O.M. Have you committed a benevolence lately?

Y.M. Yes. This morning.

O.M. Give the particulars.

Y.M. The cabin of the old negro woman who used to nurse me when I was a child and who saved my life once at the risk of her own, was burned last night, and she came mourning this morning, and pleading for money to build another one.

O.M. You furnished it?

Y.M. Certainly.

O.M. You were glad you had the money?

Y.M. Money? I hadn't. I sold my horse.

O.M. You were glad you had the horse?

Y.M. Of course I was; for if I hadn't had the horse I should have been incapable, and my MOTHER would have captured the chance to set old Sally up.
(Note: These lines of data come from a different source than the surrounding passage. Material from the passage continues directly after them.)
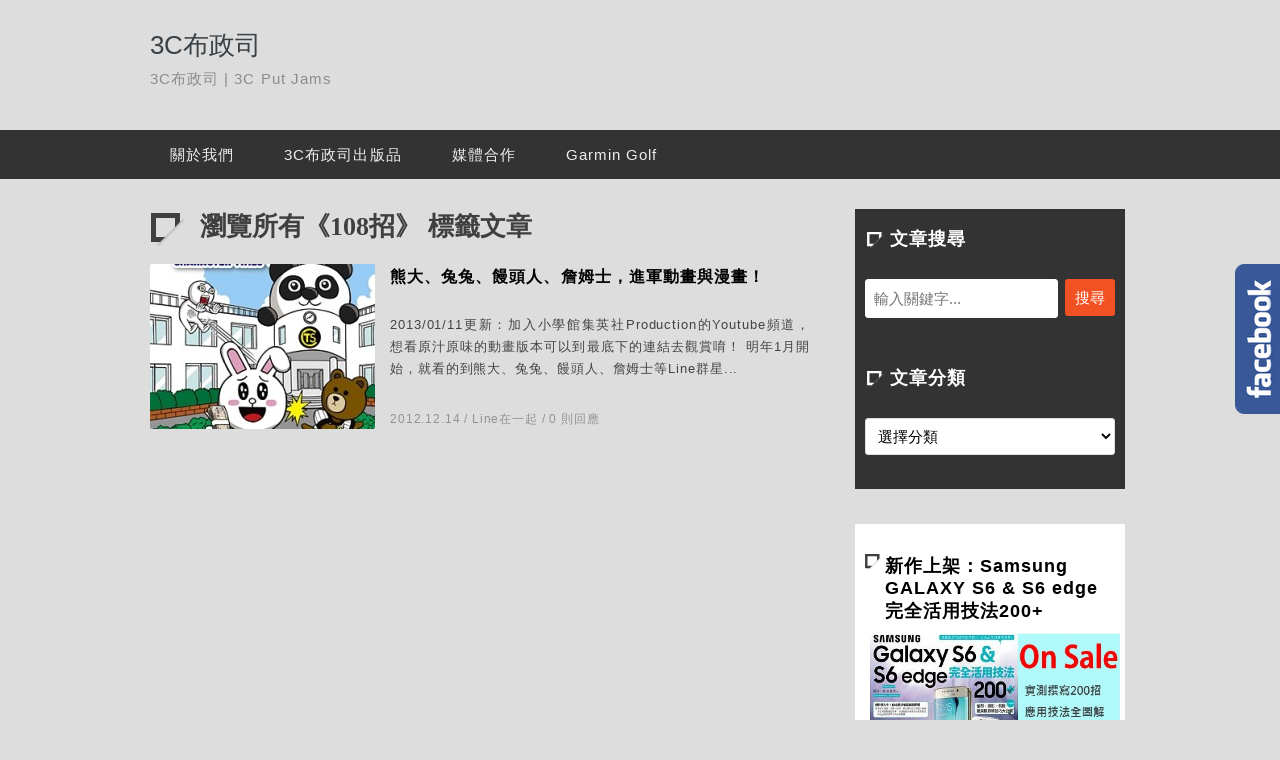

--- FILE ---
content_type: text/css
request_url: https://3cpjs.com/wp-content/plugins/wp-biographia/public/css/wp-biographia.min.css?ver=6.8.3
body_size: -349
content:
@charset "utf-8";.wp-biographia-container h3,.wp-biographia-container p{margin:0 0 10px 0;padding:0}.wp-biographia-container-top{background:#f2f7fc;border-top:4px solid #000;clear:both;margin:20px 0;overflow:hidden;padding:20px}.wp-biographia-container-around{background:#f2f7fc;border:1px solid #000;clear:both;margin:20px 0;overflow:hidden;padding:20px}.wp-biographia-container-none{background:#f2f7fc;border-top:none;clear:both;margin:20px 0;overflow:hidden;padding:20px}.wp-biographia-pic{background:#fff;border:1px solid #e7e7e7;float:left;height:100px;width:100px;margin:0 -122px 0 0 !important;padding:10px !important}.wp-biographia-pic img{}.wp-biographia-avatar{}.wp-biographia-text{float:left;margin:0 0 0 140px}.wp-biographia-text-no-pic{float:left;margin:0 0 0 0}ul.wp-biographia-list{margin:0 0 0 0}ul.wp-biographia-list-text li,ul.wp-biographia-list-icon li{display:inline-block;list-style-type:none;background:none;padding:0 0 5px}ul.wp-biographia-list-text li{margin:0}ul.wp-biographia-list-icon li{margin:0 5px 0 0}.wp-biographia-list-icon a:link,.wp-biographia-list-icon a:visited{        text-decoration:none;        border-bottom:none}.wp-biographia-item-icon{height:32px !important;width:32px !important}.idevice .wp-biographia-container-top,.idevice .wp-biographia-container-around,.idevice .wp-biographia-container-none{padding:0}.idevice .wp-biographia-pic{float:none}.idevice .wp-biographia-text{float:none;margin:0 0 0 0}.wp-biographia-avatar-wrap{float:left;margin:8px}.wp-biographia-avatar-nowrap{display:block;margin-left:auto;margin-right:auto;padding:8px}

--- FILE ---
content_type: application/javascript
request_url: https://3cpjs.com/wp-content/themes/lonesome-george/inc/js/achang.custom.js
body_size: -317
content:
jQuery(document).ready(function(e){
$("#social-share ul li a.pop").on('click', openPopup);
	function openPopup() {
		var _url    = $(this).data('shareurl'),
		    _title  = $(this).attr('title'),
	     	 left   = (screen.width/2)-(650/2),
	         top    = (screen.height/2)-(450/2),
	         popbox = window.open(_url, "popup", "width=650, height=450, top="+top+", left="+left);
	    return false;
	}
});
jQuery(document).ready(function(e) {
	var $sidebar = $("#share-box"),
		$window = $(window),
		offset = $sidebar.offset(), topPadding = 55;
		if(typeof(offset)!=="undefined"){
			$window.scroll(function() {
				if ($window.scrollTop() > offset.top) {
					$sidebar.stop().animate({
						marginTop: $window.scrollTop() - offset.top + topPadding
					});
				}
				else {
					$sidebar.stop().animate({ marginTop: 0 });
				}
			});
		}
});
jQuery(document).ready(function(e) {
  $(".fbbox").hover(function(){
      $(this).stop().animate({right: "0"}, "slow");
      }, function(){
        $(this).stop().animate({right: "-250"}, "slow");
  }, 500);
});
O.M. You were cordially glad you were not caught out and incapable?

Y.M. Oh, I just was!

O.M. Now, then--

Y.M. Stop where you are! I know your whole catalog of questions, and I could answer every one of them without your wasting the time to ask them; but I will summarize the whole thing in a single remark: I did the charity knowing it was because the act would give ME a splendid pleasure, and because old Sally's moving gratitude and delight would give ME another one; and because the reflection that she would be happy now and out of her trouble would fill ME full of happiness. I did the whole thing with my eyes open and recognizing and realizing that I was looking out for MY share of the profits FIRST. Now then, I have confessed. Go on.

O.M. I haven't anything to offer; you have covered the whole ground. Can you have been any MORE strongly moved to help Sally out of her trouble--could you have done the deed any more eagerly--if you had been under the delusion that you were doing it for HER sake and profit only?

Y.M. No! Nothing in the world could have made the impulse which moved me more powerful, more masterful, more thoroughly irresistible. I played the limit!

O.M. Very well. You begin to suspect--and I claim to KNOW --that when a man is a shade MORE STRONGLY MOVED to do ONE of two things or of two dozen things than he is to do any one of the OTHERS, he will infallibly do that ONE thing, be it good or be it evil; and if it be good, not all the beguilements of all the casuistries can increase the strength of the impulse by a single shade or add a shade to the comfort and contentment he will get out of the act.

Y.M. Then you believe that such tendency toward doing good as is in men's hearts would not be diminished by the removal of the delusion that good deeds are done primarily for the sake of No. 2 instead of for the sake of No. 1?

O.M. That is what I fully believe.

Y.M. Doesn't it somehow seem to take from the dignity of the deed?

O.M. If there is dignity in falsity, it does. It removes that.

Y.M. What is left for the moralists to do?

O.M. Teach unreservedly what he already teaches with one side of his mouth and takes back with the other: Do right FOR YOUR OWN SAKE, and be happy in knowing that your NEIGHBOR will certainly share in the benefits resulting.

Y.M. Repeat your Admonition.

O.M. DILIGENTLY TRAIN YOUR IDEALS UPWARD AND STILL UPWARD TOWARD A SUMMIT WHERE YOU WILL FIND YOUR CHIEFEST PLEASURE IN CONDUCT WHICH, WHILE CONTENTING YOU, WILL BE SURE TO CONFER BENEFITS UPON YOUR NEIGHBOR AND THE COMMUNITY.

Y.M. One's EVERY act proceeds from EXTERIOR INFLUENCES, you think?

O.M. Yes.

Y.M. If I conclude to rob a person, I am not the ORIGINATOR of the idea, but it comes in from the OUTSIDE? I see him handling money--for instance--and THAT moves me to the crime?

O.M. That, by itself? Oh, certainly not. It is merely the LATEST outside influence of a procession of preparatory influences stretching back over a period of years. No SINGLE outside influence can make a man do a thing which is at war with his training. The most it can do is to start his mind on a new tract and open it to the reception of NEW influences--as in the case of Ignatius Loyola. In time these influences can train him to a point where it will be consonant with his new character to yield to the FINAL influence and do that thing.